» Exercícios a fazer
A - Transcreva do texto sobre a Lei 11.645/2008 o trecho que começa em "Optamos por coletar" e segue até "mundo do/da colaborador/a.".
B - Segundo o texto sobre a Lei 11.645/2008, em que período a atividade de pesquisa foi desenvolvida?

--- Texto citado ---

Palabras clave: Ley 11.645/2008. Diferencias culturales. Diálogo. Interculturalidad.
Introdução
Um índio descerá de uma estrela colorida, brilhante de uma estrela que virá numa velocidade estonteante e pousará no coração do hemisfério sul na América, num claro instante […][1]. Caetano Veloso
Nessa pesquisa apresentaremos o resultado parcial do Projeto de Pesquisa: “História e cultura indígena como conteúdos de aprendizagem: como anda a implementação da Lei 11.645/2008 nas escolas públicas da Amazônia?” Esta atividade foi desenvolvida no âmbito do Programa Institucional de Bolsas e Trabalho Voluntário de Iniciação Científica – PIBIC/UNIR/CNPq, no período de junho de 2013 a junho de 2014.
Teve como objetivo geral verificar a prática pedagógica referente a implantação da Lei 11.645 de 2008 na escola. Apresenta uma reflexão sobre as falas das professoras de escolas públicas do município de Ji-Paraná – Rondônia, ao todo sete, pertencentes a três escolas, duas da rede municipal e uma estadual, todas trabalham com os anos iniciais do 1° ao 5° ano, fazendo uma análise para investigar se a prática pedagógica das professoras vai ao encontro das exigências da Lei 11.645/2008.
Optamos por coletar os dados por meio da técnica da entrevista semi estruturada, possibilitando maior flexibilidade às entrevistadas no decorrer da entrevista. Procedendo de acordo com as orientações de Bogdan e Biklen (1994), nesse contexto “[…] a entrevista é utilizada para recolher dados descritivos na linguagem do próprio sujeito, permitindo ao investigador desenvolver intuitivamente uma ideia sobre a maneira como os sujeitos interpretam aspectos do mundo.” (p. 134) Sendo um recurso muito proveitoso para a análise dos dados e a compreensão da visão de mundo do/da colaborador/a.

--- Dados fornecidos ---

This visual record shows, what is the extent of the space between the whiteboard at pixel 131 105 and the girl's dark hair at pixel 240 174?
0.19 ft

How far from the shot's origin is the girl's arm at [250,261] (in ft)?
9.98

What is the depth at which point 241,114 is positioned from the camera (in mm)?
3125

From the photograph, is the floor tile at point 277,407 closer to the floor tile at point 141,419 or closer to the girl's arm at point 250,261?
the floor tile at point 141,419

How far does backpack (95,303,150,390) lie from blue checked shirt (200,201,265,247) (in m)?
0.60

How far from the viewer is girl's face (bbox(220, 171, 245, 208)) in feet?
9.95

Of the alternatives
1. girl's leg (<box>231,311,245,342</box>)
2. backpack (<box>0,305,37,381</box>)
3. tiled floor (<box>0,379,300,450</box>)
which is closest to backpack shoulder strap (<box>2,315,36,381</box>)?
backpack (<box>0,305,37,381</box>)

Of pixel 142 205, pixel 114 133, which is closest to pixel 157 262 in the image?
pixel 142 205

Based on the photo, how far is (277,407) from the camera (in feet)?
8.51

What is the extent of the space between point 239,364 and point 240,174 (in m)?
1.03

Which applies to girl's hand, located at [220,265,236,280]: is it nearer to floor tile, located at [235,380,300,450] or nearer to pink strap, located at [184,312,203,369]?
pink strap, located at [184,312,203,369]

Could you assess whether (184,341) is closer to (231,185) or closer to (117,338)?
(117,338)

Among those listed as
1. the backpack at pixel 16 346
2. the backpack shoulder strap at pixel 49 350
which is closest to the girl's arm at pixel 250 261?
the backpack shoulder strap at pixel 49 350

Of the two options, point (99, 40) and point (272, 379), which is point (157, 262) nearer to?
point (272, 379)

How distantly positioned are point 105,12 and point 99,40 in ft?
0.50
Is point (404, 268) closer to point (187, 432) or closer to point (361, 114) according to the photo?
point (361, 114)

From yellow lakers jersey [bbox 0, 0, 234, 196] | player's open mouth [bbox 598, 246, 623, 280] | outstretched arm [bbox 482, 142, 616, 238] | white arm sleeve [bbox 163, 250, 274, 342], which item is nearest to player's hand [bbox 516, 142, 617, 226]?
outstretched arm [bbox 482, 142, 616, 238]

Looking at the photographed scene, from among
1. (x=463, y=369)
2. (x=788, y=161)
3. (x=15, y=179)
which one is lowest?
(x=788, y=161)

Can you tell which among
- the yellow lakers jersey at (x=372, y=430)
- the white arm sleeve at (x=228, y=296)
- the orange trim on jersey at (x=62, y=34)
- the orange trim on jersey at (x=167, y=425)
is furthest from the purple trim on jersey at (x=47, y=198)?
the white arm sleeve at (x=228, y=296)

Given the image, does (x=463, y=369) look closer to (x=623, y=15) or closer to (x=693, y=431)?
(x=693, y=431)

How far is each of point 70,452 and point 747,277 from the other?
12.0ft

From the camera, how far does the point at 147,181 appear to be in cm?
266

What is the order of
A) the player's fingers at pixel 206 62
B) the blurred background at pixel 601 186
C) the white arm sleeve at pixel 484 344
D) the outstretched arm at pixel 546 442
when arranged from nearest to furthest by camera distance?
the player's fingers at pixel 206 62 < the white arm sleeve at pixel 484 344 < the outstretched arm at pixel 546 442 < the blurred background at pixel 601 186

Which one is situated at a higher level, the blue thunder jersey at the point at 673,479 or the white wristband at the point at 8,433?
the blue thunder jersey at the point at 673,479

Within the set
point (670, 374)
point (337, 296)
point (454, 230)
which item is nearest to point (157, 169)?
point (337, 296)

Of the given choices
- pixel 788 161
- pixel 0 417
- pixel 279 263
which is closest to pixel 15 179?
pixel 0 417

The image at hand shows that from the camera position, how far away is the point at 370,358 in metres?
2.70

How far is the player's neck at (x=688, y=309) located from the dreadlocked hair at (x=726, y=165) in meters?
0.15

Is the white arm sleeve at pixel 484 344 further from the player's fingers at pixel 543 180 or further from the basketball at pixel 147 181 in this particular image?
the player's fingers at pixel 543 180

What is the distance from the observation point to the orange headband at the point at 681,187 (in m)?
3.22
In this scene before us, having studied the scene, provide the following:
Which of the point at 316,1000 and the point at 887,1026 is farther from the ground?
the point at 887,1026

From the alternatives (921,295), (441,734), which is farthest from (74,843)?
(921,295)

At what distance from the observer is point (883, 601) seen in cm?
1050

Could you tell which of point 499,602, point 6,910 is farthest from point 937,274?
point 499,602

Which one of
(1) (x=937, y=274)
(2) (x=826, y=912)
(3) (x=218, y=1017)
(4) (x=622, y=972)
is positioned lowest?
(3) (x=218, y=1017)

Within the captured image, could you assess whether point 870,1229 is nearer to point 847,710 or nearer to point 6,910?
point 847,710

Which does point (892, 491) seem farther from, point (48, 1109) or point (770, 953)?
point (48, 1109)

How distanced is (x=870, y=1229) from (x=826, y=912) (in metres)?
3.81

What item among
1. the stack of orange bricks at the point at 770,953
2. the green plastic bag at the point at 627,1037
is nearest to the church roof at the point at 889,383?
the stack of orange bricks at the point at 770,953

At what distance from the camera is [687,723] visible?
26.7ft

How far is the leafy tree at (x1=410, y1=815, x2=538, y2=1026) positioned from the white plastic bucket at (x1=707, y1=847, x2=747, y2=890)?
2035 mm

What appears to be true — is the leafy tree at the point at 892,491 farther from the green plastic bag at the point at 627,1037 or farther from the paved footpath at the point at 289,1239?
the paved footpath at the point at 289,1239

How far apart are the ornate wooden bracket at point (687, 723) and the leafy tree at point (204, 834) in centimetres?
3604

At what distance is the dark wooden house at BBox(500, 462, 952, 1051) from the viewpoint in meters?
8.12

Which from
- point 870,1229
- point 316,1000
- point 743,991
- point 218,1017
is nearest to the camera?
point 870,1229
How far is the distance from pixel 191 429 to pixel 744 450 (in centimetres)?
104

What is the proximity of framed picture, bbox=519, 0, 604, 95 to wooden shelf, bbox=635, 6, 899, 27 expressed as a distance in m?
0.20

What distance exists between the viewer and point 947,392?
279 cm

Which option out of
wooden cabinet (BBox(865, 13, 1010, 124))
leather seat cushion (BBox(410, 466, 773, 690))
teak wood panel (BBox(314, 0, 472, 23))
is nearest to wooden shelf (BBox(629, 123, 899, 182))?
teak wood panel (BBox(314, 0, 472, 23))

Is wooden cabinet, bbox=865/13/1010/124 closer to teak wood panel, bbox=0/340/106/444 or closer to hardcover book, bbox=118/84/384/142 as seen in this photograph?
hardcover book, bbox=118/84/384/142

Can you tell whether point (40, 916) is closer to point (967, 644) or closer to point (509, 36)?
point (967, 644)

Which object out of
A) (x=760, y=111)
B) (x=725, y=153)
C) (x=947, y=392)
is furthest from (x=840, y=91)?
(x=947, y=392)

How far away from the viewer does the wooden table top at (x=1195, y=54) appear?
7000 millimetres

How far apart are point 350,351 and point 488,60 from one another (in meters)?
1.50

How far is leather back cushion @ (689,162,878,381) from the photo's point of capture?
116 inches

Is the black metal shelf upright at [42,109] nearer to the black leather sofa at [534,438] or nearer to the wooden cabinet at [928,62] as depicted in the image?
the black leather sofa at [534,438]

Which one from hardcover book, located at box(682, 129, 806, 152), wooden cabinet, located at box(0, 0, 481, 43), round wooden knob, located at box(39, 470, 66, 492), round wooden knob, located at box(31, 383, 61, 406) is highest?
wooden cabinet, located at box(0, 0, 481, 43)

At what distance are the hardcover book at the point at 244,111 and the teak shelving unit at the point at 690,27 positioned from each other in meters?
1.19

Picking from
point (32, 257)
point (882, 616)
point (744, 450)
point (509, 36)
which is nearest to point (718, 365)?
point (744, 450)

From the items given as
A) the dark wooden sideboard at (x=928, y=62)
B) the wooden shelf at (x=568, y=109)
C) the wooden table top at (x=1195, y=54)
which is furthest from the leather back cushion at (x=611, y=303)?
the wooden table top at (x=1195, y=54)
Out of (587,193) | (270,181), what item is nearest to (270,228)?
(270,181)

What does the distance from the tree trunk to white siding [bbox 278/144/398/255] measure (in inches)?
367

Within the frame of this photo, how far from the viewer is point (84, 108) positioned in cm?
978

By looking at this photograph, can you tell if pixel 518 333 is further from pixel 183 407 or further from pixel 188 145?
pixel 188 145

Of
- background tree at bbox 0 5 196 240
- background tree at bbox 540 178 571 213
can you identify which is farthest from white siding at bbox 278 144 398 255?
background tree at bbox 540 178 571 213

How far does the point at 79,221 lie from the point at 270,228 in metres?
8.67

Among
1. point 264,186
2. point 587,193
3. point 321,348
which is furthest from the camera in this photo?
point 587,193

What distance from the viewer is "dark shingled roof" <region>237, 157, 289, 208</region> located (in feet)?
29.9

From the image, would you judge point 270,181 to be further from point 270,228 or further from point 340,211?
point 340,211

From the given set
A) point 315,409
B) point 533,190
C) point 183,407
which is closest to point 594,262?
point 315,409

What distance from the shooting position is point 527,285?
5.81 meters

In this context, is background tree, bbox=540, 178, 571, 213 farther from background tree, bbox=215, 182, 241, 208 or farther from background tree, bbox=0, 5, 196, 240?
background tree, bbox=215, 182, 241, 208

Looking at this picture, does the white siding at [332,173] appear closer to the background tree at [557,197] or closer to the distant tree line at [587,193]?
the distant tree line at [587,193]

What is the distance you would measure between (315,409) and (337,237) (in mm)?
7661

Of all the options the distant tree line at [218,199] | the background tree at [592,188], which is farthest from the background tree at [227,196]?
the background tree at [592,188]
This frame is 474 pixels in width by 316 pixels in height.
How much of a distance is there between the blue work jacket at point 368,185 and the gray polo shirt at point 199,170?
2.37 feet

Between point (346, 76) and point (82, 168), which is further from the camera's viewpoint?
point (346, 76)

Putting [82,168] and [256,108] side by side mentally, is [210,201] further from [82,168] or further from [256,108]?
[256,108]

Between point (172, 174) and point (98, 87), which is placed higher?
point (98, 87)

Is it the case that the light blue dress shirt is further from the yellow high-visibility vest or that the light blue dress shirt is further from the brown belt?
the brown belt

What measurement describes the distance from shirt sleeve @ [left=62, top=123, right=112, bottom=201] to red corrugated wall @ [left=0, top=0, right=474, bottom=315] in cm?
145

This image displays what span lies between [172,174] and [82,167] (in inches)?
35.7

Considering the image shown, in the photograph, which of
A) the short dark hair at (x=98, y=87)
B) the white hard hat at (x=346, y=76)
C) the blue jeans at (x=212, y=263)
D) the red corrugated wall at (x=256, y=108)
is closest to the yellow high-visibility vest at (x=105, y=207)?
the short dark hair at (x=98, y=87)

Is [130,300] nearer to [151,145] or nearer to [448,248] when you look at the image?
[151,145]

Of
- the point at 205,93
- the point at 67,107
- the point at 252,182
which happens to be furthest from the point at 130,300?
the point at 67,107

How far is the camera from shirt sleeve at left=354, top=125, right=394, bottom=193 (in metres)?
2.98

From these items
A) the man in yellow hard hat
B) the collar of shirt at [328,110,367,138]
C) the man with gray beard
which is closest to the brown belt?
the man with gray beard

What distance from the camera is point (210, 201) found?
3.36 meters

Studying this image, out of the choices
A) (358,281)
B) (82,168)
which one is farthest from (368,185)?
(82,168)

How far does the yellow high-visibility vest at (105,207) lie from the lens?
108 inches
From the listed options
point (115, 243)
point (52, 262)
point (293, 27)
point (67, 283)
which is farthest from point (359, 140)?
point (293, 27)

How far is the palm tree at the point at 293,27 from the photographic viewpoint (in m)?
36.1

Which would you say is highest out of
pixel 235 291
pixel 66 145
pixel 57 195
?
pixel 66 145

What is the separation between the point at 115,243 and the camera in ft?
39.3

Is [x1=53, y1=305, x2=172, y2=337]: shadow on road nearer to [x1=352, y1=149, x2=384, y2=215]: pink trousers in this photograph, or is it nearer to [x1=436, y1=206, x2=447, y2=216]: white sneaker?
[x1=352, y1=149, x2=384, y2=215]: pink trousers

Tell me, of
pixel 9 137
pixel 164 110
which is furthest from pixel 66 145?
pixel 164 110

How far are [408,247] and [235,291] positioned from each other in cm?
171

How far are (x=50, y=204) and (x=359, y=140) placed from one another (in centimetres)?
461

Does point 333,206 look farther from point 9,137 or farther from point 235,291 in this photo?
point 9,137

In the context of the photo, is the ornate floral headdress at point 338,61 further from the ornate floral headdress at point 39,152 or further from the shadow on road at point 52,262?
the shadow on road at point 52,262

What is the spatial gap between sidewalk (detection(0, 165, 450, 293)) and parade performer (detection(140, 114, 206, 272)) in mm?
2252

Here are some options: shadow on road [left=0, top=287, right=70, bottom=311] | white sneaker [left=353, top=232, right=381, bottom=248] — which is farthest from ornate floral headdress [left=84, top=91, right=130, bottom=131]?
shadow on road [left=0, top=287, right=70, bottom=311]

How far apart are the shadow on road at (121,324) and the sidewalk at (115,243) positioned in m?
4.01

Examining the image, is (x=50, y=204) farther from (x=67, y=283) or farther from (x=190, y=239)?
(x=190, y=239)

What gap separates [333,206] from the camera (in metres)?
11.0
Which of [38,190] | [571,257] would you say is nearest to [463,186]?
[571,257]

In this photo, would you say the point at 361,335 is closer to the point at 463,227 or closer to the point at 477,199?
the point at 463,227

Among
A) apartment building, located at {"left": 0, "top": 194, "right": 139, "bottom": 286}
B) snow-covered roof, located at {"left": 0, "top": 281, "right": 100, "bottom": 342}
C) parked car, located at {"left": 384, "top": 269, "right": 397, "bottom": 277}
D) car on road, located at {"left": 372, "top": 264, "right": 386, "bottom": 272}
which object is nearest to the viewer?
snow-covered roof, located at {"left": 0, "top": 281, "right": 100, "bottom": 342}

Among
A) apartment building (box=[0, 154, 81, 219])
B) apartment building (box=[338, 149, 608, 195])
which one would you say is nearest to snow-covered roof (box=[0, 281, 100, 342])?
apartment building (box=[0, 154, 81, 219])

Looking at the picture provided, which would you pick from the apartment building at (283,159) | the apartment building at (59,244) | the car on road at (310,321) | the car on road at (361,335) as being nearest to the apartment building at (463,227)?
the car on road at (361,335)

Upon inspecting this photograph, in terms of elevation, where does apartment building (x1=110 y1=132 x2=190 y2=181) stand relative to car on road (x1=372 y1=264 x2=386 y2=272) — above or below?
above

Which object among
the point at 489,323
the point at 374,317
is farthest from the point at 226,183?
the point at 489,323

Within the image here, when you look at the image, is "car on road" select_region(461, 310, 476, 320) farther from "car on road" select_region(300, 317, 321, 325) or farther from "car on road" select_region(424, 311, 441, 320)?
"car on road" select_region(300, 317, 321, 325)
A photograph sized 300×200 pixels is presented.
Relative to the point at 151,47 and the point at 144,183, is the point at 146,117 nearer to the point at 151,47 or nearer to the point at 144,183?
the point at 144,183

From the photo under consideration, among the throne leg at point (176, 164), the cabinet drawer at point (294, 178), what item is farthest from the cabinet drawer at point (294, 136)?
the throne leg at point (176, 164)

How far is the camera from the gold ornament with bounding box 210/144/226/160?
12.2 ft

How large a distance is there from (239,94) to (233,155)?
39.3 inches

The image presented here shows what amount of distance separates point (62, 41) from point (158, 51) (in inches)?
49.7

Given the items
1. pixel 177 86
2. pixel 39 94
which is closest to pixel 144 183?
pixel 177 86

---

» As respostas
A -
Optamos por coletar os dados por meio da técnica da entrevista semi estruturada, possibilitando maior flexibilidade às entrevistadas no decorrer da entrevista. Procedendo de acordo com as orientações de Bogdan e Biklen (1994), nesse contexto “[…] a entrevista é utilizada para recolher dados descritivos na linguagem do próprio sujeito, permitindo ao investigador desenvolver intuitivamente uma ideia sobre a maneira como os sujeitos interpretam aspectos do mundo.” (p. 134) Sendo um recurso muito proveitoso para a análise dos dados e a compreensão da visão de mundo do/da colaborador/a.

B - De junho de 2013 a junho de 2014.